__Document extract__
Single by Desireless

from the album François
- B-side: "John (tempo 120)"
- Released: 1988
- Recorded: 1988
- Genre: Synthpop
- Length: 3:58
- Label: CBS Records
- Songwriter(s): Jean-Michel Rivat
- Producer(s): Jean-Michel Rivat

Desireless singles chronology
| "Voyage, voyage" (1986) | "John" (1988) | "Qui sommes-nous?" (1989) |

= John (Desireless song) =

"John" is a synthpop song recorded by French singer Desireless. It was the second single from the album François on which it is the tenth track. Following the huge success of "Voyage Voyage", it was released in May 1988. Written and produced by Jean-Michel Rivat, the song was Desireless' last hit single in France.

==Lyrics==
"John" deals with a man named John, apparently a soldier, who died during a mission. The lyrics mention several locations referring to conflicts in the 20th century: Hanoi and Haiphong (Vietnam War, 1945-54 / 1964-1975), Madrid (Spanish Civil War, 1936–39), Port Said (second Israeli-Arab war, 1956), Baghdad (Iran-Iraq, 1980–88), Berlin (Second World War, Cold War). Several Gods worshiped in various religions are also cited in the lyrics, such as God, Jehovah (Christianity, Judaism), Allah (Islam), Brahma and Vishnu (Hinduism). The narrator questions whether it matters who the symbolic "John" fought for (On his flag/there are stars, crowns/there are sickles, hammers/What does it matter?"), where he came from (He lives on a farm/in Loir-et-Cher/a tent on the edge of the desert/what does it matter?"), or what religion he was ("He says Bramah/he says Jehovah"), and she says that he "died in mid-flight" over Hanoi or Madrid or "died in flames" south of Baghdad or Port Said.

==Critical reception==
A review from Music & Media stated: "Although less accessible than "Voyage, Voyage", the single is another driving electro-pop single sporting a passionate, subtle chorus. Production by Michel Rivat is excellent and carries that special,
spatial atmosphere, so suitable for the pan-European market".

__Short problem a__
According to the song article, in what month and year was "John" released?

__Supplied information__
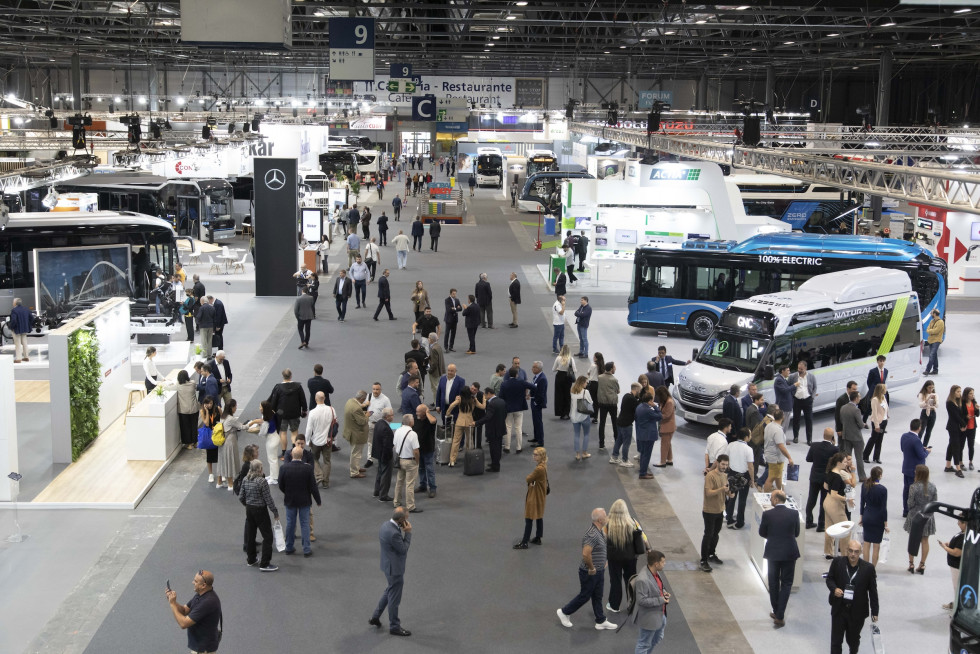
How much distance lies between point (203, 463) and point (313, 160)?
111 feet

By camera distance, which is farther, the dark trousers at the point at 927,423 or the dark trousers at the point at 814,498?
the dark trousers at the point at 927,423

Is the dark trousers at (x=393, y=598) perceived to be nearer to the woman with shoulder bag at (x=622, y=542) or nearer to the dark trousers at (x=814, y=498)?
the woman with shoulder bag at (x=622, y=542)

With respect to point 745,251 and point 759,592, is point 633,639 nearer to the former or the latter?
point 759,592

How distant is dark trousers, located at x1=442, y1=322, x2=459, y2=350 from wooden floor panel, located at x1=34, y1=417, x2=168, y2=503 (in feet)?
23.3

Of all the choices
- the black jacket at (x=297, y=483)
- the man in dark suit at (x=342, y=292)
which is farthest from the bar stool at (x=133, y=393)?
the man in dark suit at (x=342, y=292)

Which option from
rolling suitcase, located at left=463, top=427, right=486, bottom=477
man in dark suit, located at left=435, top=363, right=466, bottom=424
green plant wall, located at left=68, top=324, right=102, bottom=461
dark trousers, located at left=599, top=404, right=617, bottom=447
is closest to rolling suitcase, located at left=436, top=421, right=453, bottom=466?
man in dark suit, located at left=435, top=363, right=466, bottom=424

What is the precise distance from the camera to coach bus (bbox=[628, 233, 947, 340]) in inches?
774

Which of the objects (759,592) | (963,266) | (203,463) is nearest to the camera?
(759,592)

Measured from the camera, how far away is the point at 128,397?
594 inches

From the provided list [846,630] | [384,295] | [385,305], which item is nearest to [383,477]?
[846,630]

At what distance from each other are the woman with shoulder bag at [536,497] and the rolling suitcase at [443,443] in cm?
263

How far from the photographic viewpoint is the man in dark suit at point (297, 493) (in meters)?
9.97

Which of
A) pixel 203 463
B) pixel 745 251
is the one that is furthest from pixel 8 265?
pixel 745 251

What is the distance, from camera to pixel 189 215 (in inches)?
1326
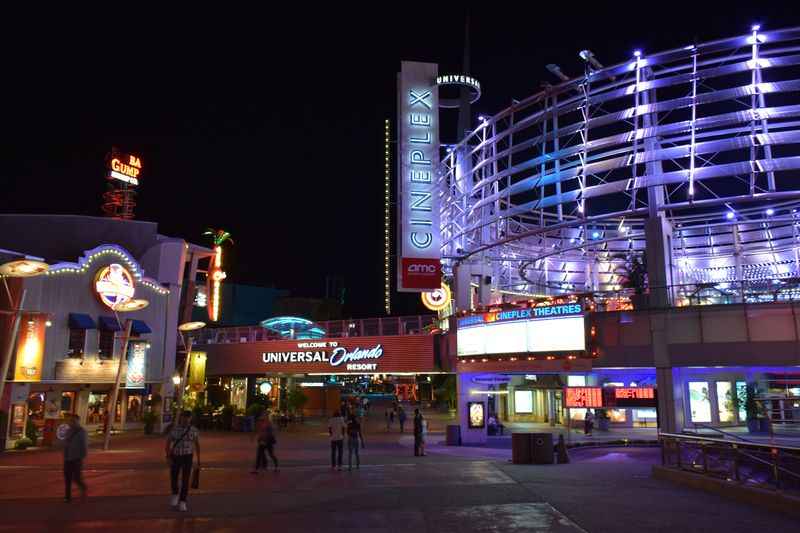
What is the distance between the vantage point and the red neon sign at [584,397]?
24.7 m

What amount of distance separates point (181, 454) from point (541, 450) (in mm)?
11923

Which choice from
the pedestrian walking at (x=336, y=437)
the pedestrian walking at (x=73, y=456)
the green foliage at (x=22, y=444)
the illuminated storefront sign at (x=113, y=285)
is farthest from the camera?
the illuminated storefront sign at (x=113, y=285)

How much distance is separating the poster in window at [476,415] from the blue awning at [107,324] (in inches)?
729

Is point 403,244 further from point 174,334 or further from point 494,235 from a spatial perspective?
point 174,334

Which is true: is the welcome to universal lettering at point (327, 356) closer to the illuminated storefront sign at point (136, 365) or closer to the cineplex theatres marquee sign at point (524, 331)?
the cineplex theatres marquee sign at point (524, 331)

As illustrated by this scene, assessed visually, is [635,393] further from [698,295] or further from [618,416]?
[618,416]

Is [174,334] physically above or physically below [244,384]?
above

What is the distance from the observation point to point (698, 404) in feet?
97.9

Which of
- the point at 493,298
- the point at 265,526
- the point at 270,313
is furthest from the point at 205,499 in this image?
the point at 270,313

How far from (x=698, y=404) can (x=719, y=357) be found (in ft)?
28.5

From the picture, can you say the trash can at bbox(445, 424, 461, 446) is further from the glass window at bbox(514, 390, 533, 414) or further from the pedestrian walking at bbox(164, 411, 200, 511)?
the pedestrian walking at bbox(164, 411, 200, 511)

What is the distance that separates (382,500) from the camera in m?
12.5

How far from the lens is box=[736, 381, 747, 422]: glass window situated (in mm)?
28486

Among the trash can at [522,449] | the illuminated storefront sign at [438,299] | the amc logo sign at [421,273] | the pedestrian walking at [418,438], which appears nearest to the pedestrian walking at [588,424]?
the amc logo sign at [421,273]
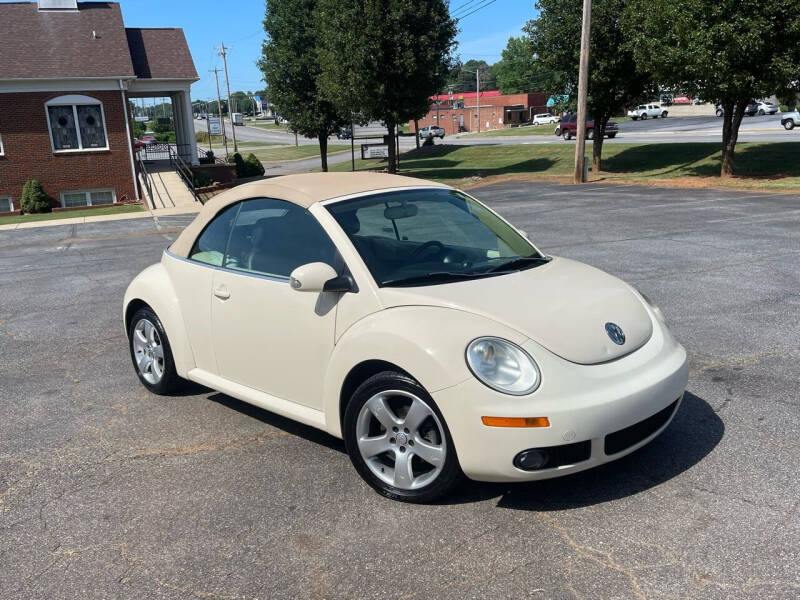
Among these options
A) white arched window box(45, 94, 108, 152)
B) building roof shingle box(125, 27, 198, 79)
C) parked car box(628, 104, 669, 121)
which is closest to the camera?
white arched window box(45, 94, 108, 152)

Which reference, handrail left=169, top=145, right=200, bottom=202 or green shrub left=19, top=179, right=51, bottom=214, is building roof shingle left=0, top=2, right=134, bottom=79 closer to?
green shrub left=19, top=179, right=51, bottom=214

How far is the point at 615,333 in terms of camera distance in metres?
3.64

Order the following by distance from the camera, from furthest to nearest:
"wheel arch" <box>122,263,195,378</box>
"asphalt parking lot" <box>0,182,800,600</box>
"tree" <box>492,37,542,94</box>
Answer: "tree" <box>492,37,542,94</box> < "wheel arch" <box>122,263,195,378</box> < "asphalt parking lot" <box>0,182,800,600</box>

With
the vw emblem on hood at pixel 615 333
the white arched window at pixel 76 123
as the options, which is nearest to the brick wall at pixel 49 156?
the white arched window at pixel 76 123

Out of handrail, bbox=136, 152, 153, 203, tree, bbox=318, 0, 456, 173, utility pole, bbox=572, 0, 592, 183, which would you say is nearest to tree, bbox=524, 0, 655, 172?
utility pole, bbox=572, 0, 592, 183

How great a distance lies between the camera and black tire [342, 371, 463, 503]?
11.1ft

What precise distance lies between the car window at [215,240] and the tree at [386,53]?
23214mm

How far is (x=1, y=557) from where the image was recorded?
10.7ft

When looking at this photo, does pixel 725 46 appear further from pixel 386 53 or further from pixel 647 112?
pixel 647 112

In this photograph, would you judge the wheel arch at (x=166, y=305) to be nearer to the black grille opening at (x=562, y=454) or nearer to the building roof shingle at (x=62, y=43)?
the black grille opening at (x=562, y=454)

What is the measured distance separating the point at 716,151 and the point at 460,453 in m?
29.6

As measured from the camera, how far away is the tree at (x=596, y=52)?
25594mm

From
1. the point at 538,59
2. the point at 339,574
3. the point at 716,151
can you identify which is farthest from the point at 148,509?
the point at 716,151

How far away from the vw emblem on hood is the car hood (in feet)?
0.08
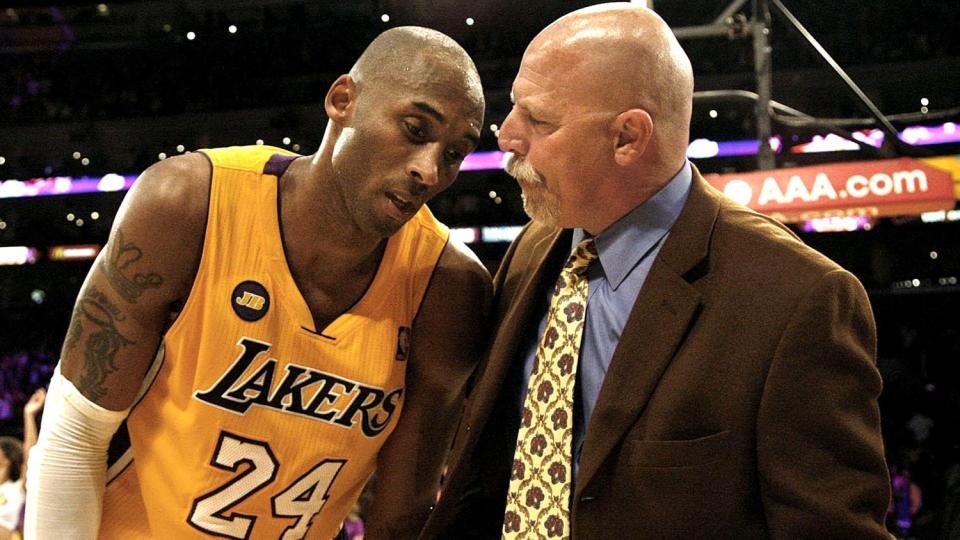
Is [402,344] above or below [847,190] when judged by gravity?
above

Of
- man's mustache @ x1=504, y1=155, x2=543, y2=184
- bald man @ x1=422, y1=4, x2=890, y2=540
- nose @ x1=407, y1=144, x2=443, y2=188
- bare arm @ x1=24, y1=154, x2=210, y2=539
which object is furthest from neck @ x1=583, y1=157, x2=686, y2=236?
bare arm @ x1=24, y1=154, x2=210, y2=539

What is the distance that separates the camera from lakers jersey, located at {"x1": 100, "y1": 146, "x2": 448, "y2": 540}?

__Short problem b__
Rewrite the part of the entries that opens with the line containing "Is [402,344] above" and runs through the end of the entries as a JSON list of strings, one string per line, leaving out blank lines.

__Reply a__
May 1988

__Reply b__
[
  "Is [402,344] above or below [847,190] when judged by gravity?",
  "above",
  "Of",
  "- man's mustache @ x1=504, y1=155, x2=543, y2=184",
  "- bald man @ x1=422, y1=4, x2=890, y2=540",
  "- nose @ x1=407, y1=144, x2=443, y2=188",
  "- bare arm @ x1=24, y1=154, x2=210, y2=539",
  "which object is furthest from neck @ x1=583, y1=157, x2=686, y2=236?",
  "bare arm @ x1=24, y1=154, x2=210, y2=539",
  "What is the distance that separates the camera from lakers jersey, located at {\"x1\": 100, \"y1\": 146, \"x2\": 448, \"y2\": 540}?"
]